Being modern is about being forward-thinking and always looking for the knowledge to make something better. I don’t think that is ever going to end. Human curiosity and innovation is always going to look for something to fix or discover. Although how the general populace reacts to the condition of modernity (your example of people sitting staring at a screen all day) I feel is a different matter. Hell, maybe sometime in the future, people are going to think that going outside to play in the sun rather than playing video games is a postmodern idea. Postmodernism loves irony. I’ve come to understand the relationship of modern and postmodern as some strange cycle, but I’m not 100% on that (I figure I will be by the end of the class.)

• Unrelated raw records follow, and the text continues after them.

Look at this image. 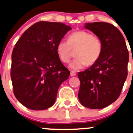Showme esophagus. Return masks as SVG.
Listing matches in <instances>:
<instances>
[{"instance_id":"1","label":"esophagus","mask_w":133,"mask_h":133,"mask_svg":"<svg viewBox=\"0 0 133 133\" xmlns=\"http://www.w3.org/2000/svg\"><path fill=\"white\" fill-rule=\"evenodd\" d=\"M70 75L71 77H73V76H75L76 75V73L73 71H71V73H70Z\"/></svg>"}]
</instances>
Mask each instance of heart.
Wrapping results in <instances>:
<instances>
[{
	"label": "heart",
	"instance_id": "1",
	"mask_svg": "<svg viewBox=\"0 0 133 133\" xmlns=\"http://www.w3.org/2000/svg\"><path fill=\"white\" fill-rule=\"evenodd\" d=\"M75 51L76 58L69 64V67L77 71L86 65H93L97 62L102 53V42L91 32L78 30L69 34L68 41L62 39L58 43L56 52L62 62H69Z\"/></svg>",
	"mask_w": 133,
	"mask_h": 133
}]
</instances>
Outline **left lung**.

But if you like the free market, you have to like modernism. You just stated that “I think their needs to be a free market in order to motivate people to create new things and ideas“. The free market is a manifestation of modernity. It says everyone is free, intelligent, and innovative enough to be entitled to control their own economy without regulation. Obviously, in the light of recent economic mess, that’s not true. I like that you recognize that there is still a need for regulation to protect the poor, but I personally feel that acknowledging that is itself undermining the metanarrative of a free market. Which is good, because we’re here to criticize metanarrative, but the way you formulate it could be taken as being an absolute believer in it, please clarify if you can.

Neoconservatives are also a metanarrative and also fundamentalists, so I say be careful about agreeing with them. They may say they are for helping other countries with political and financial issues, but they also believe in manifest destiny. It swings to both extremes. We said were told we were helping Iraq by invading it. How does that kind of hypocrisy work? Neoconservatives are rational and technical maybe about their own agenda, but they don’t acknowledge the balance necessary (as do many fundamentalists) nor do they try to find the cause of things, just to name an entire polar opposition and blame everybody’s problems on that.

In a sentence or two, I guess what I’m trying to say is that you can’t have a free market without modernity and fundamentalists ruin everything.